## YOUR INSTRUCTIONS
Can you render the stretch of the listing below, from the line containing "How large a" through the end of the listing, as a two-column CSV headed "entry" and "response"? Put each text and its answer on one row, each in a single quoted field with line breaks turned into spaces.

## DATA PROVIDED
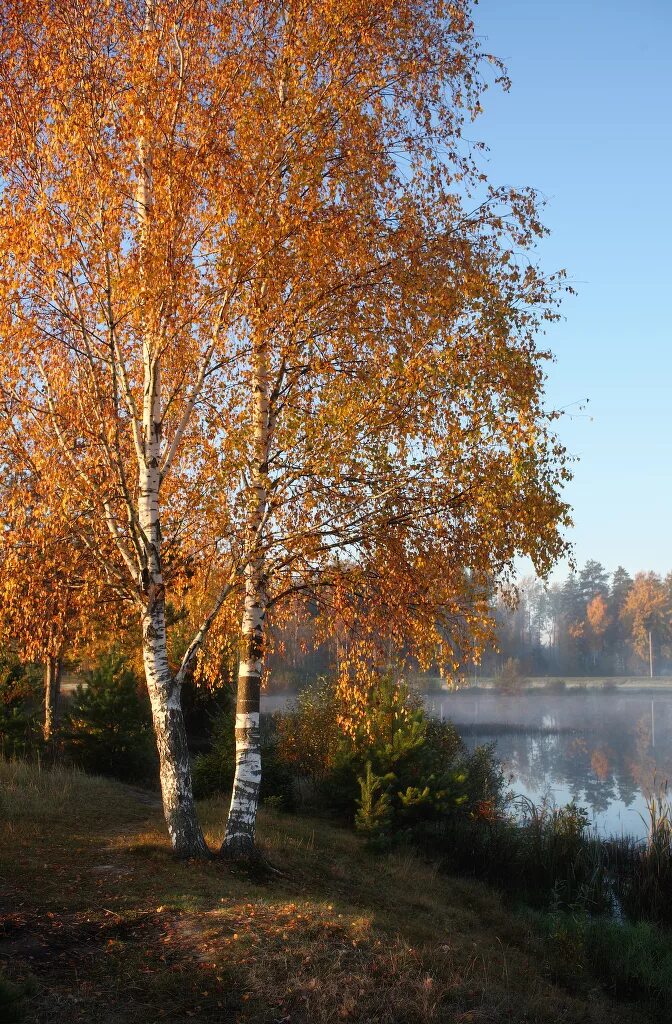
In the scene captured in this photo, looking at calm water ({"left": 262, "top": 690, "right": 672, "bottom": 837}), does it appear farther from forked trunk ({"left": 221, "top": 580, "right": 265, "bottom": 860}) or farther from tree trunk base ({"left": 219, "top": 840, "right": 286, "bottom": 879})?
forked trunk ({"left": 221, "top": 580, "right": 265, "bottom": 860})

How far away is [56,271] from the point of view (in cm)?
1020

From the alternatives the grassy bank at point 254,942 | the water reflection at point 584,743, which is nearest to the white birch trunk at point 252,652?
the grassy bank at point 254,942

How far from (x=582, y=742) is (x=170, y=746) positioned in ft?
112

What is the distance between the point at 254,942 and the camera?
24.0 feet

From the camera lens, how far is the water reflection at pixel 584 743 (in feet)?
83.4

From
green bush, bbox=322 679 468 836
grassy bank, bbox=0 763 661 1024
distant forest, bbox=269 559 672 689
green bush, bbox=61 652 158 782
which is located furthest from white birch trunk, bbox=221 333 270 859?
distant forest, bbox=269 559 672 689

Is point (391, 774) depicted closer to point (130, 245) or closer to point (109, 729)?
point (109, 729)

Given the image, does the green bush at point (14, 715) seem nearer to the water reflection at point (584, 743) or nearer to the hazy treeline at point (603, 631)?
the water reflection at point (584, 743)

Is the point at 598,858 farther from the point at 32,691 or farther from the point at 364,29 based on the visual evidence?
the point at 364,29

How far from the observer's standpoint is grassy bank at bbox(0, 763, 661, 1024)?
651 centimetres

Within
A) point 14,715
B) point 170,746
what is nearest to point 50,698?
point 14,715

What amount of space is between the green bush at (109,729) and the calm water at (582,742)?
10280 millimetres

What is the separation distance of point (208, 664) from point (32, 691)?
28.8ft

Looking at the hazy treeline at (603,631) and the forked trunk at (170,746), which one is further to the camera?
the hazy treeline at (603,631)
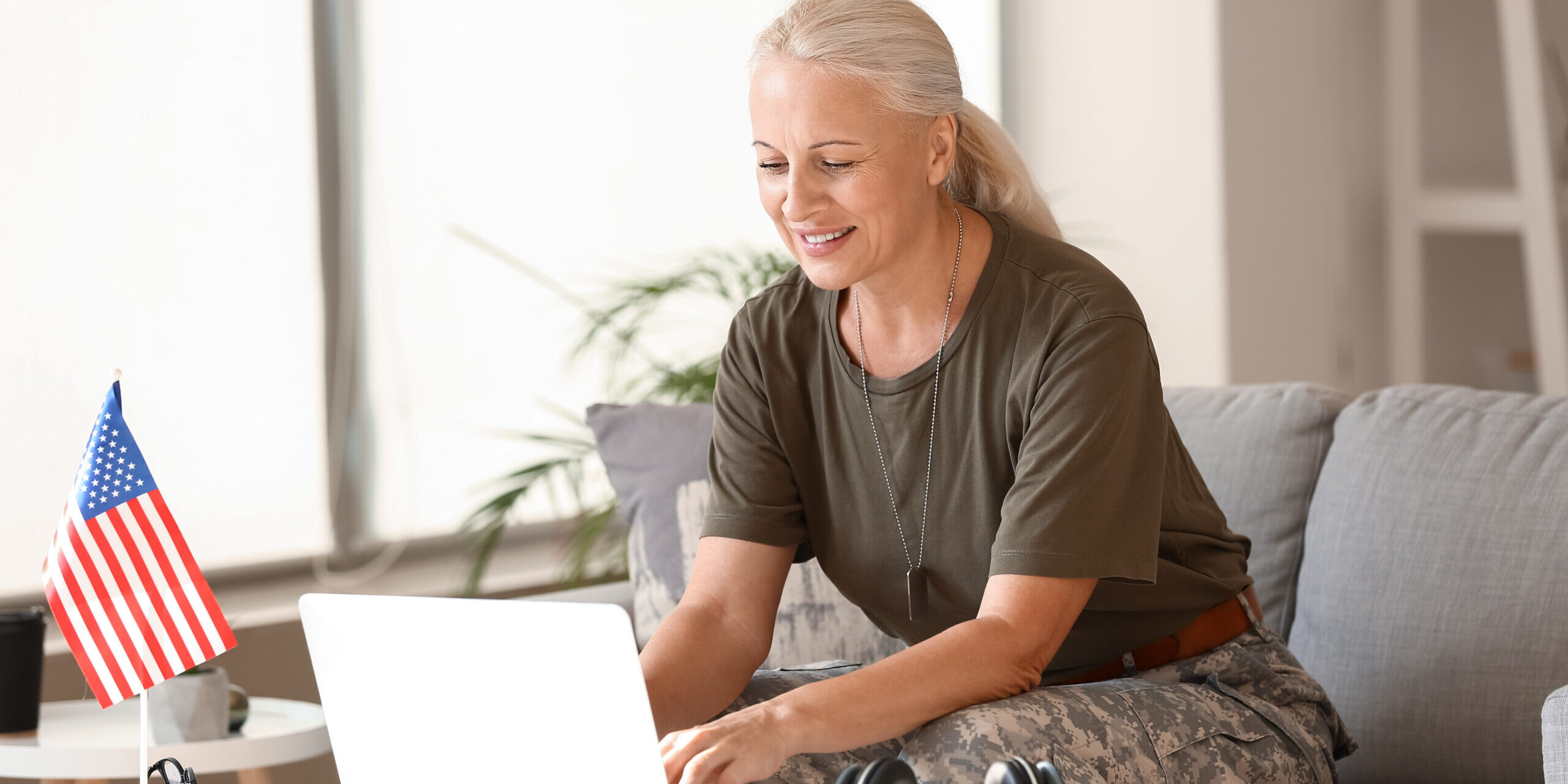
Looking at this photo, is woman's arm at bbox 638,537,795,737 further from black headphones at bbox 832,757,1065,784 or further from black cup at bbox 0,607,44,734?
black cup at bbox 0,607,44,734

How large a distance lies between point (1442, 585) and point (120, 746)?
1459 mm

## WRITTEN ANSWER
entry,response
"How large a distance lies between point (1442, 585) and point (120, 746)?","1459 mm"